The distribution of sample means will not be normal when it is based on small samples (n < 30) selected from a population that is not normal. However, the distribution of sample means is normal for large samples (equal or greater than 30) even if your original data is not normal. If your original data is normal, then the distribution of sample means will always be normal.
Describe the homogeneity of variance assumption and explain why it is important for the independent measures t test
The homogeneity of variance assumption specifies that the variances are equal for the two populations from which the samples are obtained. If this assumption is violated, the t statistic can cause misleading conclusions for a hypothesis test.
Although there is a popular belief that herbal remedies such as Ginkgo biloba and Ginsen may improve learning and memory in healthy adults, these effects are usually not supported by well controlled research. In a typical study, a researcher obtains a sample of n=16 participants and has each person take the herbal supplements every day for 90 days. At the end of the 90 days, each person takes a standardized memory test. For the general population, scores from the test form a normal distribution with a mean of mu=50 and a standard deviation of sigma=12. The sample of research participants had an average of M=54. a) Assuming a two-tailed test, state the null hypothesis in a sentence that includes the two variables being examined. b)Using the standard 4-step procedure, conduct a two tailed hypothesis test with alpha=0.05 to evaluate the effect of the supplements
a) The null hypothesis states that the herb has no effect on memory scores b) step 1: Ho: mu= 50 (even with the herbs, the mean is still 50 so did not change) Hi: mu cannot equal 50 (the mean has changed with the herb Step 2: The critical region consists of z-scores beyond +- 1.96. This test is two-taield with an alpha level of 0.05 Step 3: For these data, the standard error is: 12/sqrt(16) = 3 and z= (54-50)/3 = +1.33 Step 4: -Fail to reject the null hypothesis -The herbal supplements do not have a significant effect on memory scores - z=+1.33, p<0.05, d=(4/12) 0.33
If the population standard deviation is sigma = 10, how large a sample is necessary to have a standard error that is a. less than 5 points? b. less than 2 points? c. less than 1 point?
a. 5 = 10/squar root n ; n > 4 b. 2 = 10/squar root n ; n > 25 c. 1 = 10/squar root n ; n > 100 ** Note: as sample size (n) goes up, the standard error (of the means) decreases, assuming the variance does not change.
Explain how the power of a hypothesis test is influenced by each of the following. Assume that all other factors are held constant. a) Increasing the alpha level from 0.01 to 0.05 b) Changing from a one-tailed test to a two tailed test
a. Increasing alpha will increase power. The critical value is moved towards the center of the distribution. b. Changing from one- to two-tailed decreases power (if the effect is in the predicted direction). The critical value is moved toward the tail of the distribution.
Briefly define each of the following: a) Distribution of sample means b) Expected value of M c) Standard error of M
a. The distribution of sample means consist of the sample means for all the possible random samples of a specific size (n) from a specific population b. The expected value of M is the mean distribution of sample mean (mu) c. The standard error of M is the standard deviation of distribution of sample means ** Note: Expected value is the (weighted) average or mean (μ) of all the Ms (or X bar). It is what you would expect to get if one sample is selected.

→ **PROBLEMS TO WORK ON**:
A – List every term that the statistics text asks the reader to define briefly.
B – Reproduce the statistics text word for word from "Describe the homogeneity" to "a hypothesis test.".

→ **DATASET ENTRIES**:
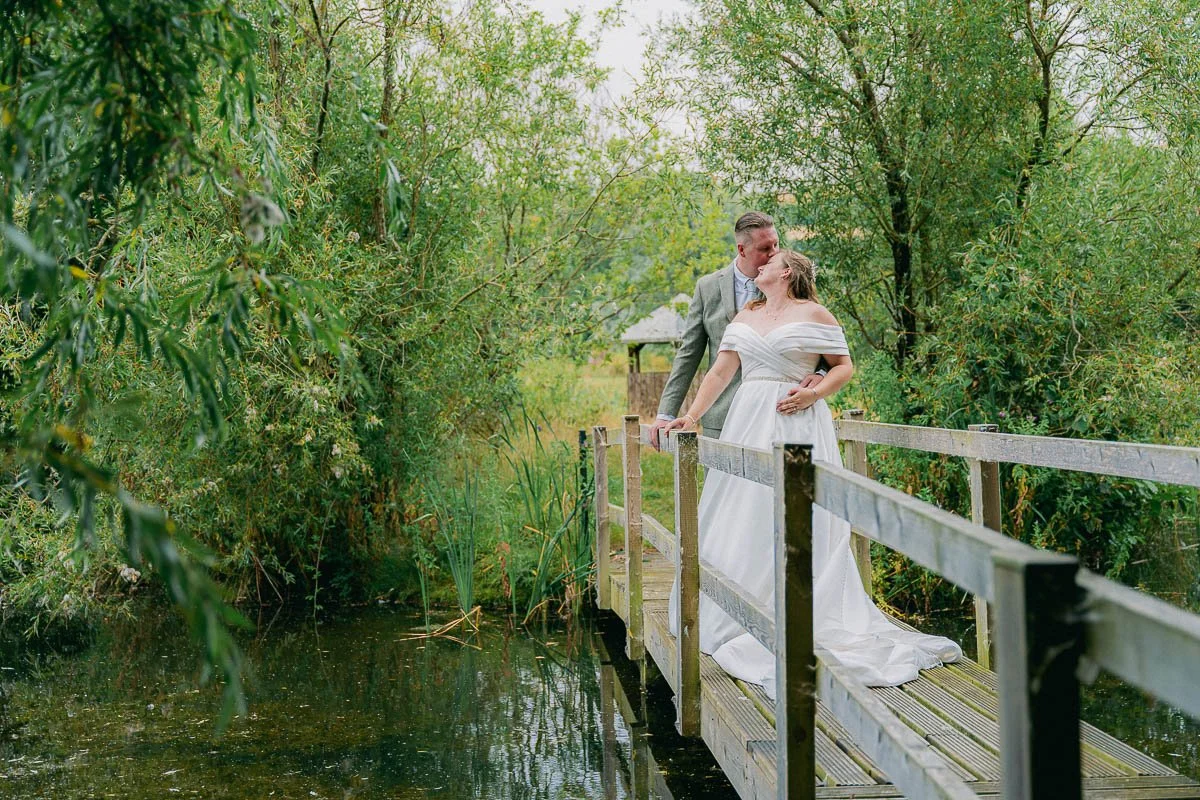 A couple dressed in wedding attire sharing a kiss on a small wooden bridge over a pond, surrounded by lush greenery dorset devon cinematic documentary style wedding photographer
==
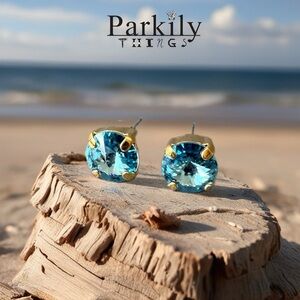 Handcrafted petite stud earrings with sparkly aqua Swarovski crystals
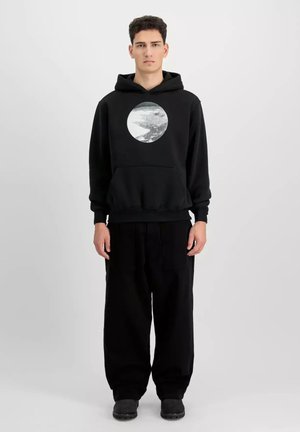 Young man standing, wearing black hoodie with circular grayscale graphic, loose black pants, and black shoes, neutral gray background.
---
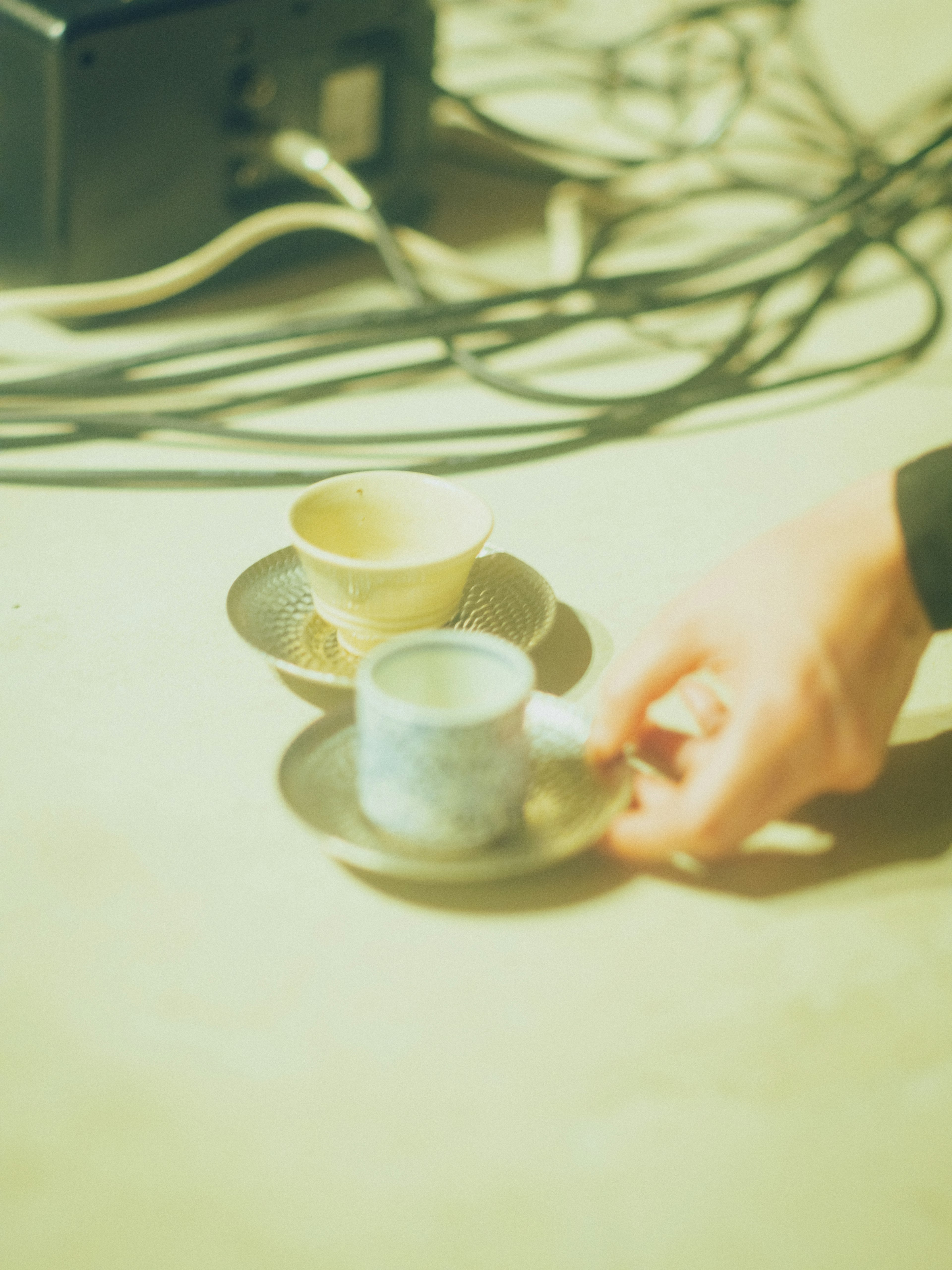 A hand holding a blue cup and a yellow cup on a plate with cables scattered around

→ **YOUR WRITTEN ANSWERS**:
A –
- Distribution of sample means
- Expected value of M
- Standard error of M

B –
Describe the homogeneity of variance assumption and explain why it is important for the independent measures t test
The homogeneity of variance assumption specifies that the variances are equal for the two populations from which the samples are obtained. If this assumption is violated, the t statistic can cause misleading conclusions for a hypothesis test.